Radiation levels have been detected at the crippled Fukushima Nuclear Power Plant that are being described by some experts as “unimaginable”.
According to the Japan Times Tepco, the company that ran Fukushima, detected atmospheric radiation levels of 530 sieverts an hour.
That’s 100s of times more than a lethal dose for humans and even brief exposure would be fatal.
This will be a major blow to the operator which faces a cleanup that some say could take almost 40 years to complete.
To put that figure into context, just 1 sievert is enough to cause nausea and radiation sickness while 5 sieverts would kill half of those exposed within less than a month.
In fact, the recordings are so high that Tepco’s newly designed robot would last just two hours before its equipment failed.
The astronomical readings were measured by one of its robots which was also able to capture the first clear images of the containment vessel from the crippled reactor 2.

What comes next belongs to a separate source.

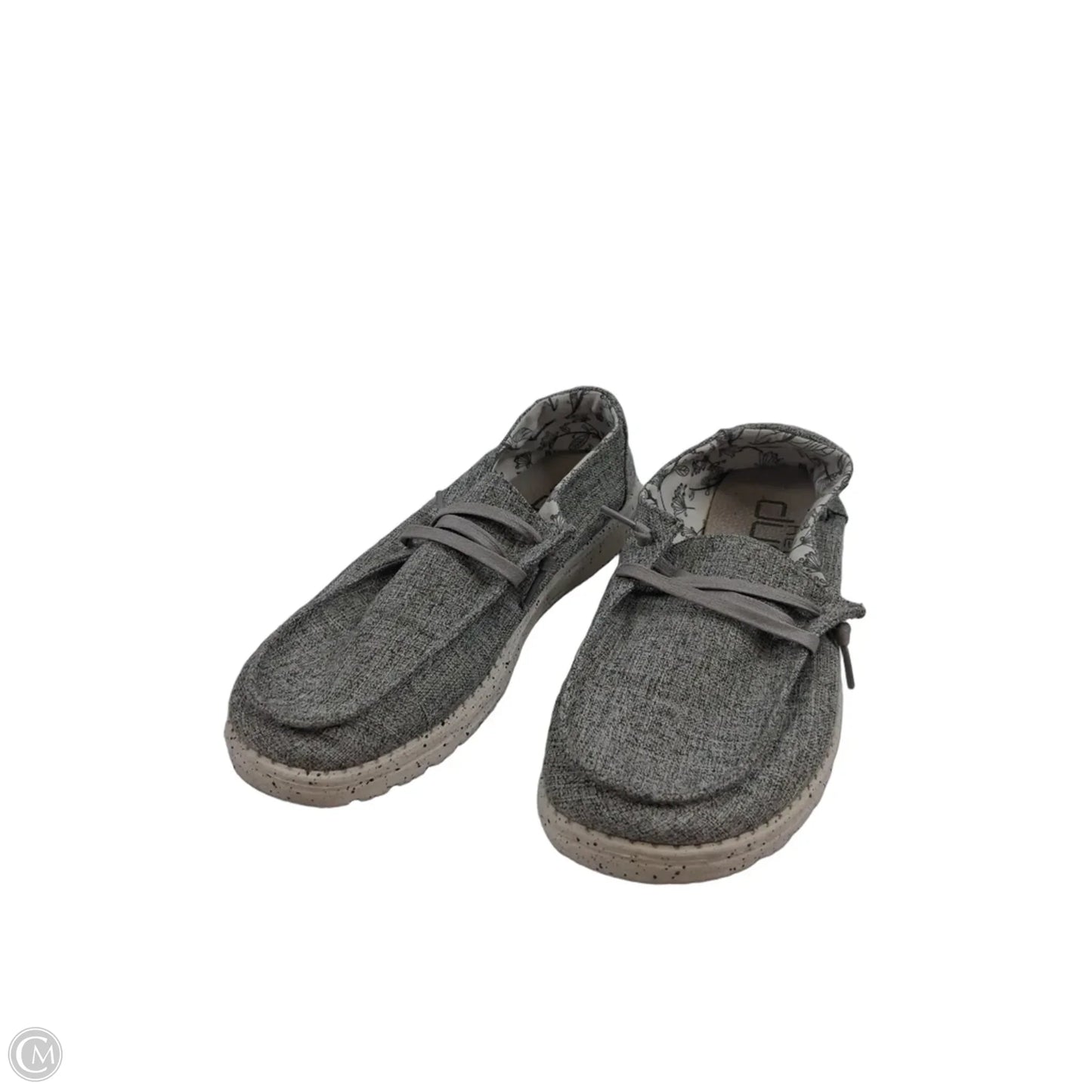 Shoes Flats By Hey Dude In Grey, Size: 9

Tepco believes that the hole could have been caused when fuel escaped the pressure vessel after the huge earthquake and tsunami that struck Japan in 2011 caused a blackout that disabled the plant’s ability to cool its own reactors.
The resulting nuclear disaster at Fukushima led to a 20km evacuation radius being placed around the site. Over 100,000 people were evacuated and have yet to return to their homes.
Thankfully there have been no recorded deaths as a result of the disaster, but with radiation levels seemingly only increasing Tepco faces an extremely slow and cautious 40 years.